Only the run of lines from the one containing "How far is pixel" through the last line should be returned, exactly as written.

Supplied material:

══════════════════════════════

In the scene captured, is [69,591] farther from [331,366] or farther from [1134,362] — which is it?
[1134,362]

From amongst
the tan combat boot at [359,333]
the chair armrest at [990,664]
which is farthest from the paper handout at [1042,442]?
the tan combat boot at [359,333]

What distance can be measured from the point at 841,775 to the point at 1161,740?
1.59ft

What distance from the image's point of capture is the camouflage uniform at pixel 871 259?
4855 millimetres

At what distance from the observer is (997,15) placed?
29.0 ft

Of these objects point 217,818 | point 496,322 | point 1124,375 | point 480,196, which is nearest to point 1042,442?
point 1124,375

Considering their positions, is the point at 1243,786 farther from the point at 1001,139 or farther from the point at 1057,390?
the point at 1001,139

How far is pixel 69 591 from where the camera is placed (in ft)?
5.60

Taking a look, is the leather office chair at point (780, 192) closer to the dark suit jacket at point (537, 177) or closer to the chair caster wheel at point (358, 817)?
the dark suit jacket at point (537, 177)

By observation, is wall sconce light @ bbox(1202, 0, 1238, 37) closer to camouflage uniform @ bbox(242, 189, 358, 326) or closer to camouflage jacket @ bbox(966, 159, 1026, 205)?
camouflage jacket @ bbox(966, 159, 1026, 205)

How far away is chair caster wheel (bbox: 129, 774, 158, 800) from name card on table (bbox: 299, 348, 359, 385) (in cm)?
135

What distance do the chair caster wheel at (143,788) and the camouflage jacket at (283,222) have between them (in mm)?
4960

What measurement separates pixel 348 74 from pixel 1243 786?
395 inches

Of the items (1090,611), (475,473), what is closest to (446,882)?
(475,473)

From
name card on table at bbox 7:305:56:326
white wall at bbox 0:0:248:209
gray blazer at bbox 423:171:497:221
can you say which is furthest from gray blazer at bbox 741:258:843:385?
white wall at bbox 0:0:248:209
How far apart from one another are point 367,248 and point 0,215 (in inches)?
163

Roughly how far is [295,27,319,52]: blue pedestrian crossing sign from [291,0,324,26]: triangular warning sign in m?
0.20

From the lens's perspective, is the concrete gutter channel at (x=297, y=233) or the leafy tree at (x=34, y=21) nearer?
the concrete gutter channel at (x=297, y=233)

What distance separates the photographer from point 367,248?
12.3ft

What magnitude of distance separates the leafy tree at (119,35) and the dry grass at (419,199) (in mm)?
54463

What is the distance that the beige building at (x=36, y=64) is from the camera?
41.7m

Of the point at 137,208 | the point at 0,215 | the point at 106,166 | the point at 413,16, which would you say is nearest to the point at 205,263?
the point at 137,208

══════════════════════════════

Written response:
How far is pixel 69 591 from where the camera is placed (in ft)?
5.60

Taking a look, is the leather office chair at point (780, 192) closer to the dark suit jacket at point (537, 177) or closer to the chair caster wheel at point (358, 817)?
the dark suit jacket at point (537, 177)

By observation, is wall sconce light @ bbox(1202, 0, 1238, 37) closer to camouflage uniform @ bbox(242, 189, 358, 326) or closer to camouflage jacket @ bbox(966, 159, 1026, 205)?
camouflage jacket @ bbox(966, 159, 1026, 205)

How far away is chair caster wheel (bbox: 129, 774, 158, 800) from name card on table (bbox: 299, 348, 359, 385) (in cm)?
135

What distance do the chair caster wheel at (143,788) and the camouflage jacket at (283,222) have between them (in mm)?
4960

What measurement separates pixel 348 74 from pixel 1243 786?
395 inches

Of the items (1090,611), (475,473), what is closest to (446,882)?
(475,473)

From
name card on table at bbox 7:305:56:326
white wall at bbox 0:0:248:209
gray blazer at bbox 423:171:497:221
can you say which is furthest from gray blazer at bbox 741:258:843:385?
white wall at bbox 0:0:248:209
How far apart from one another are point 367,248 and point 0,215 (in inches)?
163

Roughly how far is [295,27,319,52]: blue pedestrian crossing sign from [291,0,324,26]: triangular warning sign in m?
0.20

From the lens's perspective, is the concrete gutter channel at (x=297, y=233) or the leafy tree at (x=34, y=21) nearer?
the concrete gutter channel at (x=297, y=233)

What distance separates the photographer from point 367,248?
12.3ft

What magnitude of distance separates the leafy tree at (119,35) and the dry grass at (419,199) (in mm)?
54463

What is the distance that the beige building at (x=36, y=64) is from the camera?
41.7m

Of the point at 137,208 | the point at 0,215 | the point at 106,166 | the point at 413,16, which would you say is nearest to the point at 205,263?
the point at 137,208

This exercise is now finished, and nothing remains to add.